Cumhurbaşkanlığı Hükümet Sistemi modelini öngören anayasa değişikliği teklifi yüzde 51.40 oyla kabul edildi.
Hayırlı ve uğurlu olsun inşaallah!
Sonuçları itibarı ile birçok mesajı bünyesinde barındıran bu seçimlerden herkesin gereken dersi çıkarması gerektiğini temenni ediyoruz.
HÜDA PAR olarak memleketin hayrı ve milletin selameti yönünde hiçbir pazarlığın içine girmeden tarihsel bir duruş sergiledik.
Yönetimle alakalı bir değişikliğin ilk kez Batı'ya rağmen ve sivil siyaset eliyle yapılmasını değerli gördük ve buna destek verdik.
Bölgesel ve küresel vesayet ile ülke üzerindeki yüz elli yıllık vesayetin geriletilmesinde kilit bir rol üstlendik.
Özellikle Kürt coğrafyasındaki seçim sonuçlarına yönelik yapılacak sağlıklı bir değerlendirme ile mesele anlaşılmış olacaktır.
Sonuçların netleşmesini müteakip Sn. Erdoğan'ın Güneydoğu'da çok ciddi değişim ve dönüşüm yaşandığını vurgulayan şu sözleri önemlidir:
"Verilen tüm oylar, elbette önemlidir ama özellikle Doğu ve Güneydoğu Anadolu bölgemizdeki oyların ayrıca önemli olduğunu da burada vurgulamak isterim. Partilerin halk oylamasındaki pozisyonlarını dikkate aldığımızda, Güneydoğu Anadolu Bölgesi'ndeki tüm illerde 10 ila 20 puanlık artışlar olduğunu görüyoruz. İnşallah bu sonuçlar, ülkemizin önünde yeni bir dönemin başladığının da müjdecisi olacaktır.
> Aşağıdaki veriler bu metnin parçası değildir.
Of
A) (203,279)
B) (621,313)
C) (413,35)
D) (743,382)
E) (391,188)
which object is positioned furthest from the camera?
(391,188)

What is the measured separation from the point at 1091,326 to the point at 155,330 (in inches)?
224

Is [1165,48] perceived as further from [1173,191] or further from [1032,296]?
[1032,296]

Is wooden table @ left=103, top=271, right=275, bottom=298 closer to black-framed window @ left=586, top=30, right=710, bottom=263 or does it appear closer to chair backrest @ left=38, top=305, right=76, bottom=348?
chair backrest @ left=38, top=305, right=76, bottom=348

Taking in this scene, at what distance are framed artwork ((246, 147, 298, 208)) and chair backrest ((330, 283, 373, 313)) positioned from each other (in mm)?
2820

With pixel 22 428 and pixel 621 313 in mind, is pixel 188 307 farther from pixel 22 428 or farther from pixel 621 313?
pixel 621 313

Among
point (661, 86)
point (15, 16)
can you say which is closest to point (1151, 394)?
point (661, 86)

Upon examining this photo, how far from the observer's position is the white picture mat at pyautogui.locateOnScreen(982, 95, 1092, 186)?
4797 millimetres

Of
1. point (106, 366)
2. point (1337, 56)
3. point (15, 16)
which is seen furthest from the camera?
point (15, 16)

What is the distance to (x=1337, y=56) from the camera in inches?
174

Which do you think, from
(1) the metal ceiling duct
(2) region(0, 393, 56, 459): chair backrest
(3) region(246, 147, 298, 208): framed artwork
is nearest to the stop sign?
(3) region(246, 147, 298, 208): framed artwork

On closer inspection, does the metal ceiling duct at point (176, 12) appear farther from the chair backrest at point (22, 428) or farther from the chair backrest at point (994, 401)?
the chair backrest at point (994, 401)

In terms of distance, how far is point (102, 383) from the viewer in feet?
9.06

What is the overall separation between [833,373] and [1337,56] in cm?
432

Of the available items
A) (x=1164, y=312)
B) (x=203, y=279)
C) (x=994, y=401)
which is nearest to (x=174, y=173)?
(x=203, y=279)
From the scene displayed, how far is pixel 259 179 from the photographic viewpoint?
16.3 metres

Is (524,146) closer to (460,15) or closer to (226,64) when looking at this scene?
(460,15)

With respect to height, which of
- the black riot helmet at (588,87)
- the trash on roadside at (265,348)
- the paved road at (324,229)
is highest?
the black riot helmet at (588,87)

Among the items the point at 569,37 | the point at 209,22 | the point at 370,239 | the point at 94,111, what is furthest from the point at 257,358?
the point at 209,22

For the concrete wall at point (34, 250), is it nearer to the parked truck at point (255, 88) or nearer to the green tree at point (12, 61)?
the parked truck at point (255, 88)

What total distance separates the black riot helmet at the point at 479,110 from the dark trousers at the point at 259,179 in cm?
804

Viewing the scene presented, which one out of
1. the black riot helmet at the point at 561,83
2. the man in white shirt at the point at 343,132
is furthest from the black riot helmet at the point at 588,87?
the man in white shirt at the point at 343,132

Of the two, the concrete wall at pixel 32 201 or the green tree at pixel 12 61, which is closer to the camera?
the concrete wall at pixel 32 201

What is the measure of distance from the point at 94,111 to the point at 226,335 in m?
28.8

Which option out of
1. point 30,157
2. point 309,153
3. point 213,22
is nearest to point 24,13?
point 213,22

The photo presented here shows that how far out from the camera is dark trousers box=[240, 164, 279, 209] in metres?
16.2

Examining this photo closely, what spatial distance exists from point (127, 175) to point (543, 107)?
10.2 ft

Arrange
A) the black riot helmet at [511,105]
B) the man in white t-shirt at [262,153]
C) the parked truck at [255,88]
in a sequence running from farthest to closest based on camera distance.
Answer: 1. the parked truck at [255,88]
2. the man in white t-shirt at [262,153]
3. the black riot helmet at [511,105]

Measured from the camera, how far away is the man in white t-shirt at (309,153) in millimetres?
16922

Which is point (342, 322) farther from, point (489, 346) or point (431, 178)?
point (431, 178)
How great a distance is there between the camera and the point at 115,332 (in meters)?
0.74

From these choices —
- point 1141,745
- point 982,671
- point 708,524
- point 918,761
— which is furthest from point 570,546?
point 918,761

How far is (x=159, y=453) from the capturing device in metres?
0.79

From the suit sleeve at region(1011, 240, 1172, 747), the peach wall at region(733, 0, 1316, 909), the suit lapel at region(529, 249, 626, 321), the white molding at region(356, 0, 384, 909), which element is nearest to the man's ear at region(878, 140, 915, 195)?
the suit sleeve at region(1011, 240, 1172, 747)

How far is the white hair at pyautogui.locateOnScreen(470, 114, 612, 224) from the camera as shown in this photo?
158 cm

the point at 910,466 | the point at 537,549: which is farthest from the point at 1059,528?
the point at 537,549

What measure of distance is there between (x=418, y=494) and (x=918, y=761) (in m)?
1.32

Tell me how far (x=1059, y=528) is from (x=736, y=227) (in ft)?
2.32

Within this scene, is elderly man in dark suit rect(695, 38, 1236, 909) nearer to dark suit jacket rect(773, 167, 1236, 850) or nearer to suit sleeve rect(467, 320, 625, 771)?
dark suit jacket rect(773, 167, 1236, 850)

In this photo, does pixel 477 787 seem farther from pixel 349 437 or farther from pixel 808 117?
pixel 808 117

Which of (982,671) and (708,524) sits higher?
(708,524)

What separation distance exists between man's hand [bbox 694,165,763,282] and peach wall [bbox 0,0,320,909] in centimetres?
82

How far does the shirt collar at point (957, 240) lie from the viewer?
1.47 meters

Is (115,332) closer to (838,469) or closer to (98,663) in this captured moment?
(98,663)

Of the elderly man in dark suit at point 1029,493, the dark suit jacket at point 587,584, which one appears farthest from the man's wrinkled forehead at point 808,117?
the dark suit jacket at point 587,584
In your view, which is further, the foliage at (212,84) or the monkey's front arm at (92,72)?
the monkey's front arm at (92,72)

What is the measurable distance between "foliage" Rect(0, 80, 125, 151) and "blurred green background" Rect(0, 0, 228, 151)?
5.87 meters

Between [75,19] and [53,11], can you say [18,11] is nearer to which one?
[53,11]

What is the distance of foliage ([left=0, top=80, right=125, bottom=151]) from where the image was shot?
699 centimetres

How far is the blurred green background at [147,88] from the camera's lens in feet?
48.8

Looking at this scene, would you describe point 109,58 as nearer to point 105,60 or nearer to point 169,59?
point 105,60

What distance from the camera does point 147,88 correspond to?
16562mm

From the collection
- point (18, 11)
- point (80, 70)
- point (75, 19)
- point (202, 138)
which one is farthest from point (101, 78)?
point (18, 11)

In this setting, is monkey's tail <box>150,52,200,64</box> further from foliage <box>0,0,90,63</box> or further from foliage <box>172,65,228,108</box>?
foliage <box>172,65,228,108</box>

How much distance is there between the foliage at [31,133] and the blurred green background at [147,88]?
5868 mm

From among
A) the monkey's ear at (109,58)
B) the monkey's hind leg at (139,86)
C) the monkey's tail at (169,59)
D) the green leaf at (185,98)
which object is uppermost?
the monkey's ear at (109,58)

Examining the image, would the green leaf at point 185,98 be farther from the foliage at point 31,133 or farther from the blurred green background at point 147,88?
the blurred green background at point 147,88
Buradan ülkemizin tamamıyla birlikte bu bölgedeki vatandaşlarımıza tercihlerini ülkemizin birliğinden, beraberliğinden, kardeşlikten yana kullandıkları için hasseten şahsım, milletim adına teşekkür ediyorum."
Bu sözlerin içi mutlaka doldurulmalı ve bu halkın İslami, insani, vicdani ve ahlaki olan hak taleplerinin daha fazla sabote ve istismar edilmesine fırsat verilmemelidir.
Milliyetçi söylem ve savaş dilinin Batı'da kazandırmadığı gibi Doğu'da da kaybettirdiği zinhar görülmeli; dil ve kimlikle ilgili taleplerin karşılanması için bir yol haritası oluşturulmalı ve çok gecikmeden kamuoyu ile paylaşılmalıdır.
Kayyumlar ve operasyonlar üzerinden Kürt coğrafyasında "Evet" lehine çok iyimser beklentiler içerisinde olunmasına dair yaklaşımların gerçeği yansıtmadığı da ortaya çıktı.
"Evet, hiçbir şey eskisi gibi olmayacak ama mevcut durumla çok büyük beklentilerin de içine girmemek gerekiyor." dedik hep.
Devlet, Kürt meselesinde vasat bir bakış açısına bir türlü sahip olamıyor.
Ya tamamen güvercin ya da şahin.
Oysa Kürt halkının 7 Haziran seçimleri sonrası duruşu çok netti.
Örgüt ve uzantıları tarafından tehditler eşliğinde yapılan çukur, barikat ve şiddet çağrılarının hiçbirine itibar etmedi.
Dil ve kimlikle ilgili taleplerinden vazgeçmediğini ise bu referandumda açıkça ortaya koydu.
15 Temmuz'da olduğu gibi halk bir kez daha görevini yapmış, bundan sonrasını siyasete bırakmıştır.
Halkın beklentileri doğrultusunda anayasanın tümden değişmesi, siyasi partiler ve seçim kanunlarında yapılacak değişiklikle seçim barajının kaldırılması dâhil, her türlü sorunun çözümü, siyasetin bu halka karşı namus borcudur.
Hükümet ve özellikle Sn. Erdoğan bundan sonraki adımlarını “Adalet, Meşveret, Liyakat" esaslarına göre atmalıdır.
HÜDA PAR sahip olduğu oy oranı, parti disiplini içindeki kararlı tutumu ve kararsız kitlelere güven telkin edip onları harekete geçirebilme potansiyeli ile yapılacak her hayırlı işe yine hesabî olarak değil, hasbî olarak “Evet” diyecektir.
Sözümüzün arkasındayız:
“Evet” dedik; “Evet”in takipçisi olacağız!